In what would be his final year for the Aztecs, Berhe was named team captain. He had seven tackles (1 for a loss) and a fumble recovery against Northern Illinois, and had another fumble recovery against Oregon State. When the Aztecs went against Air Force, he had 14 tackles (7 solo), the most by any player on the team since his game against Wyoming. He got his first career sack against New Mexico. Later in the year, in a game against San Jose State, he returned a blocked kick 56 yards in the fourth quarter. He finished the year with a career-high 99 tackles, 60 of which were solo. and also tied for the top spot on the team with two fumble recoveries. At the end of the year, he was chosen as a 1st-team All-Mountain West honoree as voted on by the league coaches and media.

Berhe finished his college career by playing in 51 games with 41 starts, 299 tackles (197 solo), one sack, 12 tackles for losses, a force fumble, 4 recoveries, 5 interceptions, and 20 defended passes.
★ ★ ★ ★
* [To do]:
**a)** Do the following statements agree with the excerpt about Berhe? For each, answer yes or no and quote the deciding words of the excerpt.
(i) Berhe recorded his first career sack against New Mexico.
(ii) Against Air Force, Berhe made 14 tackles, 7 of them solo.
(iii) Berhe played in 41 games over his college career.
**b)** Can you update the excerpt about Berhe, starting at "Berhe finished his" and ending at "20 defended passes.", so that "defended passes" becomes "pass breakups"?

(Dataset records)
★ ★ ★ ★
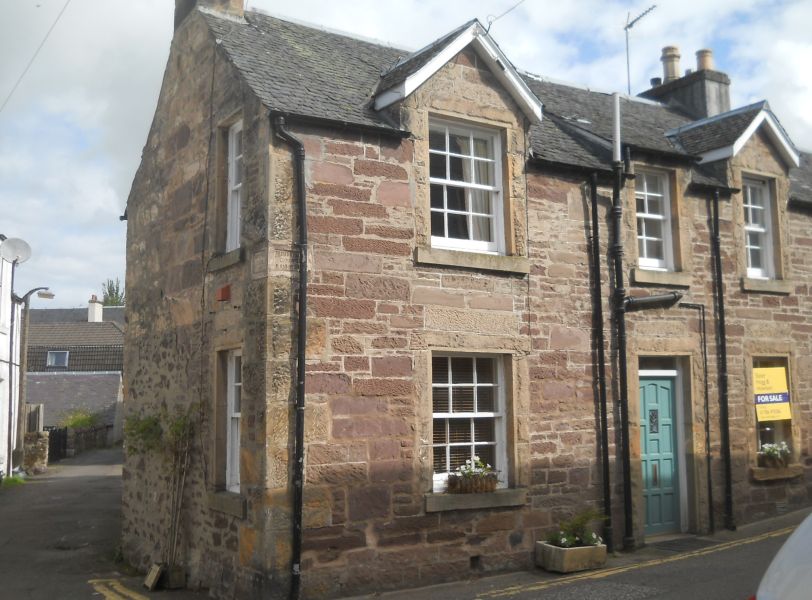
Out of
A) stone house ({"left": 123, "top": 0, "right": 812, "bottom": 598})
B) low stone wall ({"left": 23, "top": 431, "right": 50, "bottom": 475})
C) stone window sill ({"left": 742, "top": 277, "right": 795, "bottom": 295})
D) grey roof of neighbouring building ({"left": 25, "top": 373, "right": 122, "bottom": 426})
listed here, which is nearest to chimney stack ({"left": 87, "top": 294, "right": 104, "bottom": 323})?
grey roof of neighbouring building ({"left": 25, "top": 373, "right": 122, "bottom": 426})

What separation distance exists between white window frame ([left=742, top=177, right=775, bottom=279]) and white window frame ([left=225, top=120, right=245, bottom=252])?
8057 mm

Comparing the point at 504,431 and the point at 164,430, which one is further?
the point at 164,430

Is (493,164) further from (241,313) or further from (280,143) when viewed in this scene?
(241,313)

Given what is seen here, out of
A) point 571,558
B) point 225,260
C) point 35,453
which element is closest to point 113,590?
point 225,260

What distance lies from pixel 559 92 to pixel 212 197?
6.91m

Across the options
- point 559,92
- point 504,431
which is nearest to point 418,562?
point 504,431

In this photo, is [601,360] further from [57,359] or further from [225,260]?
[57,359]

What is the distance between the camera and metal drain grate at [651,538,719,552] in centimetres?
1151

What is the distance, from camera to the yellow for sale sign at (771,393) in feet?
44.2

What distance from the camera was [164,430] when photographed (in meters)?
11.9

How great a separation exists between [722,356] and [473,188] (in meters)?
4.82

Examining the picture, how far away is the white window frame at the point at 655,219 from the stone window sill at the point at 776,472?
3329mm

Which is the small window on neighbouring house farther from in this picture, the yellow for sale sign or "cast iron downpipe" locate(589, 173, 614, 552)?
the yellow for sale sign

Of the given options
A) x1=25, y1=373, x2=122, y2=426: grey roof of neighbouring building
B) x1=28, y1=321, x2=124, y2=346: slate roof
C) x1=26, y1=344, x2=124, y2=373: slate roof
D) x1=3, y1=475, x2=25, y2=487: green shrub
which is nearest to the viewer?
x1=3, y1=475, x2=25, y2=487: green shrub
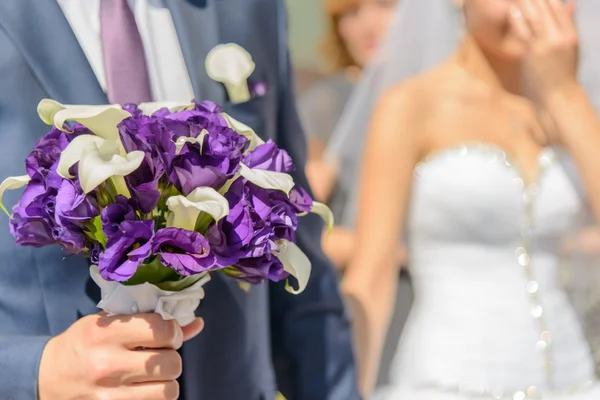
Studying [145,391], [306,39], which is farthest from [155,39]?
[306,39]

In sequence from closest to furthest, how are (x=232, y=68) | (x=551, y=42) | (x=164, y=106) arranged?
(x=164, y=106) < (x=232, y=68) < (x=551, y=42)

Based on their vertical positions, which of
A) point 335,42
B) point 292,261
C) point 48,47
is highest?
point 335,42

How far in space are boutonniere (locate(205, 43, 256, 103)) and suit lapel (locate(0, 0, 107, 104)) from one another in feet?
0.45

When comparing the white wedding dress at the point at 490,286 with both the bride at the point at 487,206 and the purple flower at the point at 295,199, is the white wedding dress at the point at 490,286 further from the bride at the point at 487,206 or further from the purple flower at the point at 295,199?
the purple flower at the point at 295,199

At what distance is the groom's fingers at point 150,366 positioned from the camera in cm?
64

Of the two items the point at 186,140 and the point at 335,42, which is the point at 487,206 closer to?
the point at 335,42

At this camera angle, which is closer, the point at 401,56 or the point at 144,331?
the point at 144,331

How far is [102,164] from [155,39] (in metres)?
0.28

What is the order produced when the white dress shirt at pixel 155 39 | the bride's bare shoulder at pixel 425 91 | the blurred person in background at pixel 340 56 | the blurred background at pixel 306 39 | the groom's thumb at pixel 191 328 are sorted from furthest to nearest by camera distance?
the blurred background at pixel 306 39 → the blurred person in background at pixel 340 56 → the bride's bare shoulder at pixel 425 91 → the white dress shirt at pixel 155 39 → the groom's thumb at pixel 191 328

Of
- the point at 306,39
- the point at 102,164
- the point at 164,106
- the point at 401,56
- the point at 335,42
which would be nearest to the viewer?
the point at 102,164

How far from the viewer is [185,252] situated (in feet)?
1.98

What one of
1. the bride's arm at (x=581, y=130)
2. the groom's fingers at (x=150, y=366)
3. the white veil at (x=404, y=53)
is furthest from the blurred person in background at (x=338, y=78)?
the groom's fingers at (x=150, y=366)

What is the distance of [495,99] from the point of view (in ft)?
5.22

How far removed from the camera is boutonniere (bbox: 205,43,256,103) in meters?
0.81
★ ★ ★ ★
* [Numbered responses]:
**a)**
(i) Yes: "He got his first career sack against New Mexico."
(ii) Yes: "When the Aztecs went against Air Force, he had 14 tackles (7 solo)"
(iii) No: "playing in 51 games with 41 starts"

**b)**
Berhe finished his college career by playing in 51 games with 41 starts, 299 tackles (197 solo), one sack, 12 tackles for losses, a force fumble, 4 recoveries, 5 interceptions, and 20 pass breakups.